◆ **WORK TO BE COMPLETED**: Copy only this range: the line with "What measurement separates" through the final line of the material, inclusive at both ends.

◆ **DATA EXCERPTS**:

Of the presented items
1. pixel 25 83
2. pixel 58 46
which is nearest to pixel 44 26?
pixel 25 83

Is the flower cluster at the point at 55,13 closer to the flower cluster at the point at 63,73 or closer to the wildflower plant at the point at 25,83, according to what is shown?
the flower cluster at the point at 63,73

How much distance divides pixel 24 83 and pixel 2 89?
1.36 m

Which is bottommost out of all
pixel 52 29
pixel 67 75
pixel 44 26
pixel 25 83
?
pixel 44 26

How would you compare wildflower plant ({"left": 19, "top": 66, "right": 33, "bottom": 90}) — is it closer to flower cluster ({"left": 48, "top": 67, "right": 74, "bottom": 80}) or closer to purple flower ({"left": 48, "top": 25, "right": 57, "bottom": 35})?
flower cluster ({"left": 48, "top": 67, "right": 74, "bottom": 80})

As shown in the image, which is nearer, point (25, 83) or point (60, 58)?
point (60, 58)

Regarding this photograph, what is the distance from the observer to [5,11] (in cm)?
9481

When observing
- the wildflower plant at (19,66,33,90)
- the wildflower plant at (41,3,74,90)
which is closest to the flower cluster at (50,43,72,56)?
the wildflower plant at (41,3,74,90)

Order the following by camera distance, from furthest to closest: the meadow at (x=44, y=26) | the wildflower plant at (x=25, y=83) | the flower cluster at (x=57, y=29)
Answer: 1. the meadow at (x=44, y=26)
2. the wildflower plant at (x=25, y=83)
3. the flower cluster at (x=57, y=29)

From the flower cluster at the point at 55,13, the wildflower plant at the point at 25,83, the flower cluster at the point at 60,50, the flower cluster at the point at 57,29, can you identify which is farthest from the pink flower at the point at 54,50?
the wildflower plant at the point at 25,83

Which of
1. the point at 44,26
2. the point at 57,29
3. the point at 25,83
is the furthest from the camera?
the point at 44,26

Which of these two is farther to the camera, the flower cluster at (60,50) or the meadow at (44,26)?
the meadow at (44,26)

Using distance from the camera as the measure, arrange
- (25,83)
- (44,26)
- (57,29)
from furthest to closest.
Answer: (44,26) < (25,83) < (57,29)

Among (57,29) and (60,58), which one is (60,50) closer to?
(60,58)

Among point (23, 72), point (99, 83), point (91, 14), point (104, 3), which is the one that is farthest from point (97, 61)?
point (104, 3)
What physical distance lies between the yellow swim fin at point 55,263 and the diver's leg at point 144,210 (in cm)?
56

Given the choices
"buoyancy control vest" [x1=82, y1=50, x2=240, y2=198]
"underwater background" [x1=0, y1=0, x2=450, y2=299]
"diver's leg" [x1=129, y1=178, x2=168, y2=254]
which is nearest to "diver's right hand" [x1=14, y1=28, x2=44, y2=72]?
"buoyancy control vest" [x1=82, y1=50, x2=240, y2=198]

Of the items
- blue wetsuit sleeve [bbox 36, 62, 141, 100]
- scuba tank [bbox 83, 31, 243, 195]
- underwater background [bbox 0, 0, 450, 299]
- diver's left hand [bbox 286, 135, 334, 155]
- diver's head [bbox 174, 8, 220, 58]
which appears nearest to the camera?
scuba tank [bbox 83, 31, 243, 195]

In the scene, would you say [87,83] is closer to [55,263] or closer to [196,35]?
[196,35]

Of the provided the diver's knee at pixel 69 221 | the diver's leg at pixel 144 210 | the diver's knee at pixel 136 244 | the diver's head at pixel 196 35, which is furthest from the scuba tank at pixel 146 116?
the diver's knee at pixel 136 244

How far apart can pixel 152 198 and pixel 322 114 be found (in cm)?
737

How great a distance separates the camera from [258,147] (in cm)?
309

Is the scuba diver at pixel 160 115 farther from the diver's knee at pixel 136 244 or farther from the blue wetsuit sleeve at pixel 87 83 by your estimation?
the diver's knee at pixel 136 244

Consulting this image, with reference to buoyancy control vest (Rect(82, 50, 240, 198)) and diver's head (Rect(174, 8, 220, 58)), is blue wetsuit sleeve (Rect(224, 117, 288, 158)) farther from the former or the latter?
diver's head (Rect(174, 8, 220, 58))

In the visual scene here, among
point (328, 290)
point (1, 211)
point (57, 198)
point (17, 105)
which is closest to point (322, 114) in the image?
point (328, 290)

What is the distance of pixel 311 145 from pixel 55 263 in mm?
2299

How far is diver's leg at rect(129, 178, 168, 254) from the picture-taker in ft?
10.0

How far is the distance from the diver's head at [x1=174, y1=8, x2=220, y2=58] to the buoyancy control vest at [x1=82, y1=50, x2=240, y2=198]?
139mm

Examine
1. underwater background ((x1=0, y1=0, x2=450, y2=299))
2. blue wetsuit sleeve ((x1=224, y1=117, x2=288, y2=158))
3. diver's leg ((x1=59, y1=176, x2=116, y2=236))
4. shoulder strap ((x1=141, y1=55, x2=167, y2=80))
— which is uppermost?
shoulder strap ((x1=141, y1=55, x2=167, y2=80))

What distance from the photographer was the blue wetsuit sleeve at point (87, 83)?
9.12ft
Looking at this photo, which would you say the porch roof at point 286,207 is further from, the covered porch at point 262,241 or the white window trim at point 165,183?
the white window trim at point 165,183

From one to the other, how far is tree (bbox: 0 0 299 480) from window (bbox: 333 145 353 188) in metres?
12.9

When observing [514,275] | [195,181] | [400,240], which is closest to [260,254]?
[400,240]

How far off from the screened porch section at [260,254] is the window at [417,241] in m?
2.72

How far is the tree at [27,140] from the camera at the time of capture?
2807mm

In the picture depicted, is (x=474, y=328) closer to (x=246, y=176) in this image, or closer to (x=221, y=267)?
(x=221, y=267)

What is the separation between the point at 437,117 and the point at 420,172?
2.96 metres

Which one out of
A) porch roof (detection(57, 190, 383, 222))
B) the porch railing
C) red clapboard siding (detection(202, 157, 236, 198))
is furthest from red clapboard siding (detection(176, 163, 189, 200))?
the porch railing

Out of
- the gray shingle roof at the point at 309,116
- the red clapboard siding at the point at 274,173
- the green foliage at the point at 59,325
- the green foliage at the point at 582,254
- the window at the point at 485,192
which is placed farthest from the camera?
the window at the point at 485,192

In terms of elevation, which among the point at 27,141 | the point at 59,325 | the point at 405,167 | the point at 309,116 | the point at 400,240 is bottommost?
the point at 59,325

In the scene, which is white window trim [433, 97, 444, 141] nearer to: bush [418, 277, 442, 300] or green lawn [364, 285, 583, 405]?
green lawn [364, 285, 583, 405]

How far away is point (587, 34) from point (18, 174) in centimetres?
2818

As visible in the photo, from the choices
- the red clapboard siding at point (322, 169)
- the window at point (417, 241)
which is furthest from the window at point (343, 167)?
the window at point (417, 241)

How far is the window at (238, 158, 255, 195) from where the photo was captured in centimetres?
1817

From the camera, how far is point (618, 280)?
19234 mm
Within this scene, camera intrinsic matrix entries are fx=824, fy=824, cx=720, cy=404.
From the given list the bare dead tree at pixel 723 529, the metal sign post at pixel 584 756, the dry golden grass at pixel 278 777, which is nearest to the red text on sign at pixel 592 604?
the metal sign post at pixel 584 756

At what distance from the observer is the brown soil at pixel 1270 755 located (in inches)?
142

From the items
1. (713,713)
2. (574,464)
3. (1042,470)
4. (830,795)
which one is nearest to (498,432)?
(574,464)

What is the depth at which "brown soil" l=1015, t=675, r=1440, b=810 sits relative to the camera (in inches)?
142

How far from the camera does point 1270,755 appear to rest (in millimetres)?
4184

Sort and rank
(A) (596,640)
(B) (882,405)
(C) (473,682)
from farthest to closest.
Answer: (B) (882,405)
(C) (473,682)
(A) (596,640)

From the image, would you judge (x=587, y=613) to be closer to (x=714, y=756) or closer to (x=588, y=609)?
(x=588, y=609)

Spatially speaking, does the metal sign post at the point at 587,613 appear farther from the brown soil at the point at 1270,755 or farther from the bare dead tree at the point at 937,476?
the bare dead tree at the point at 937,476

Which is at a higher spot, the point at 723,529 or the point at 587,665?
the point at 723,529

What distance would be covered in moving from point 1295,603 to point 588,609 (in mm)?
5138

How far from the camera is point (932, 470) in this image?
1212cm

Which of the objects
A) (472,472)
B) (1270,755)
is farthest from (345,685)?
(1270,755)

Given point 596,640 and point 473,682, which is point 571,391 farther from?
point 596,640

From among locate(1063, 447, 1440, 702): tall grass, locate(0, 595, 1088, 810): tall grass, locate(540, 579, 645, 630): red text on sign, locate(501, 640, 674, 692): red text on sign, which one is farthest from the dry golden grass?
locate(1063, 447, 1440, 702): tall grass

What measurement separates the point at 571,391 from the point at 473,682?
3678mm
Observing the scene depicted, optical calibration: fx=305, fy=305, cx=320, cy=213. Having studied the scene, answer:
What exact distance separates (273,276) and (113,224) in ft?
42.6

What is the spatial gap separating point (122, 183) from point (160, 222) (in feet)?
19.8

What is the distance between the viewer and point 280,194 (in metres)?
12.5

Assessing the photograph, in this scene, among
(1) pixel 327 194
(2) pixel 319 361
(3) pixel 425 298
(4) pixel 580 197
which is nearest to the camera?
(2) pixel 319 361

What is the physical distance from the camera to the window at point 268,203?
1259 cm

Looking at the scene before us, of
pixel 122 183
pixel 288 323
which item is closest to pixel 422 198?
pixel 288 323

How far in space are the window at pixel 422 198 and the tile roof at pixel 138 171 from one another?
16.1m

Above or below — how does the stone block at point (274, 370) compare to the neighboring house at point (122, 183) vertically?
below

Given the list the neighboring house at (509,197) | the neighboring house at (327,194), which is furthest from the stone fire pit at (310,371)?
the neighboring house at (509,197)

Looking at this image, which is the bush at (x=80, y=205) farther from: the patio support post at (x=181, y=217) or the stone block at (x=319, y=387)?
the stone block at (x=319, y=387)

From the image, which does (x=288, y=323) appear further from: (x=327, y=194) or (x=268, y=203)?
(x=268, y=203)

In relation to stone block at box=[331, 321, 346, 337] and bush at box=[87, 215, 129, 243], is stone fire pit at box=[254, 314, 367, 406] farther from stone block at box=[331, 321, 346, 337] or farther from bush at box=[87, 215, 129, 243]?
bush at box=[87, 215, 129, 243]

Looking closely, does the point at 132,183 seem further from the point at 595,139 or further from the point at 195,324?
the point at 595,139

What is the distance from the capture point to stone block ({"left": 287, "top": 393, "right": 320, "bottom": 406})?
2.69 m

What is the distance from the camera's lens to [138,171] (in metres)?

◆ **TASK OUTPUT**:
What measurement separates the point at 571,391 from the point at 473,682?
3678mm
Observing the scene depicted, optical calibration: fx=305, fy=305, cx=320, cy=213. Having studied the scene, answer:
What exact distance separates (273,276) and (113,224) in ft?
42.6

What is the spatial gap separating point (122, 183) from point (160, 222) (in feet)?
19.8

What is the distance between the viewer and point 280,194 (in metres)?
12.5

Assessing the photograph, in this scene, among
(1) pixel 327 194
(2) pixel 319 361
(3) pixel 425 298
(4) pixel 580 197
which is nearest to the camera?
(2) pixel 319 361

What is the physical distance from the camera to the window at point 268,203?
1259 cm

Looking at the scene before us, of
pixel 122 183
pixel 288 323
which item is closest to pixel 422 198?
pixel 288 323

How far in space are the window at pixel 422 198 and the tile roof at pixel 138 171 from one another?
16.1m

Above or below — how does the stone block at point (274, 370) compare to the neighboring house at point (122, 183) vertically?
below

Given the list the neighboring house at (509,197) | the neighboring house at (327,194), which is furthest from the stone fire pit at (310,371)?
the neighboring house at (509,197)

Looking at this image, which is the bush at (x=80, y=205) farther from: the patio support post at (x=181, y=217) or the stone block at (x=319, y=387)?
the stone block at (x=319, y=387)

From the image, which does (x=288, y=323) appear further from: (x=327, y=194) or (x=268, y=203)?
(x=268, y=203)

In relation to stone block at box=[331, 321, 346, 337] and bush at box=[87, 215, 129, 243], is stone fire pit at box=[254, 314, 367, 406] farther from stone block at box=[331, 321, 346, 337] or farther from bush at box=[87, 215, 129, 243]?
bush at box=[87, 215, 129, 243]

Looking closely, does the point at 132,183 seem further from the point at 595,139 or further from the point at 195,324?
the point at 595,139

What is the distance from the capture point to stone block ({"left": 287, "top": 393, "right": 320, "bottom": 406})?
2.69 m

What is the distance from the camera's lens to [138,171] (in metres)?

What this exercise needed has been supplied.